When it comes to economic development outreach in the Shenandoah Valley, Blue Ridge Community College has a permanent seat at the table. Blue Ridge’s professional course offerings, licensure and certification programs, and custom training for businesses are designed to help meet the workforce needs of a variety of prospective employers.

“For companies looking at a particular region, workforce is often their No. 1 concern,” says BRCC President John Downey, a member of the board of directors of the Shenandoah Valley Partnership. “We have a history of working with companies to start programs that meet specific industry needs.”

In the case of Provides Metal­meccanica, an Italian manufacturer and supplier of heat exchangers for HVAC companies worldwide, Blue Ridge’s new 4,000-square-foot welding center, which opened in March off Interstate 81 in Mount Crawford, helped the company recruit workers for its first U.S. operation, in Augusta County.

“Welding is a huge need for this company,” says Amanda Glover, director of economic development in Augusta County. “Provides will be looking for ASME-certified welders — not just entry-level welders, but those who either have certification already or can easily get that certification. That’s very important to them.” (ASME, which was founded as the American Society of Mechanical Engineers, is a New York-based standards organization.)

The college’s noncredit welding program offers courses in basic welding, intermediate welding and pipe welding and prepares graduates to earn industry certification. In response to the needs of Provides as well as a growing number of companies in the area, the BRCC welding center has added instructors and is offering additional sections of courses. Classes are taught twice a week in the morning, afternoon and evening. At any one time, there are approximately 60 people enrolled in the program.

“We’re very fortunate in the valley in that our vocational centers, our colleges and other technical training programs all work very well together,” Downey says. “But despite having some excellent welding programs, companies looked to us to pick up where the others were leaving off.”

In conjunction with BRCC’s Advanced Manufacturing Center, which opened in 2011, Blue Ridge is supplying high-tech companies with the skilled workers they will need for the future. “We feel like between these two buildings we’ll be able to meet the needs of industry here in the valley for many years to come,” Downey says. “Students who are technically trained will be the ones to succeed.”

Provides originated in Italy in 1968 as a company that specialized in the production of metallic office furniture. Between 1973 and 1980, it also specialized in the construction of racks, aluminum telephone booths and stepladders, and finally, in the production of pressurized gas tanks. In 1991, the company branched into the air-conditioning sector, and five years later it designed and manufactured the first series of heat exchangers for HVAC systems. Provides has since  become a leader in the heat exchanger sector and expanded into China.

Another factor that led to Provides’ decision to locate in Augusta County was the opportunity to share space with one of its customers, Daikin Applied. The two companies will co-locate in a 40,000-square-foot facility in Verona. “Daikin made this project very easy,” Glover says. “It’s a great example of a private company and the public sector working together with economic development.”

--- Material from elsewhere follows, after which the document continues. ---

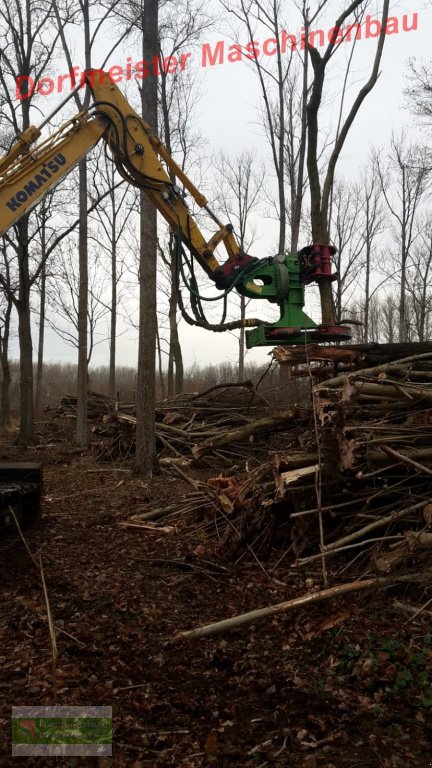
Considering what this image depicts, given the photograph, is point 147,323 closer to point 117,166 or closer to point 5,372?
point 117,166

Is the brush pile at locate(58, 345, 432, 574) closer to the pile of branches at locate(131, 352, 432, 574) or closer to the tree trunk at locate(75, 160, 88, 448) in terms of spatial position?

Location was also a selling point. “Being in Verona, at the intersection of Interstates 81 and 64, they’ll be able to get their products to market quickly, whether they want to go north-south or east-west,” Glover said. “That’s a huge advantage.”

In addition, county officials have spent a lot of time connecting Provides with local service providers, including banking, payroll companies and information technology firms — “the whole range of things they need to get up and running,” Glover said.

The deal with Provides — which recently incorporated in Virginia as Provides U.S. Inc. — was largely finalized in November, although Glover said there is still a lot to be done on site in terms of converting the space and completing the initial round of new hires. Provides is expected to begin operating locally in the spring.

“Daikin Applied and Augusta County have worked hard to provide a smooth landing for Provides,” says Larry Willis, chairman of the county Board of Supervisors, “and we look forward to supporting the company’s growth in the years to come.”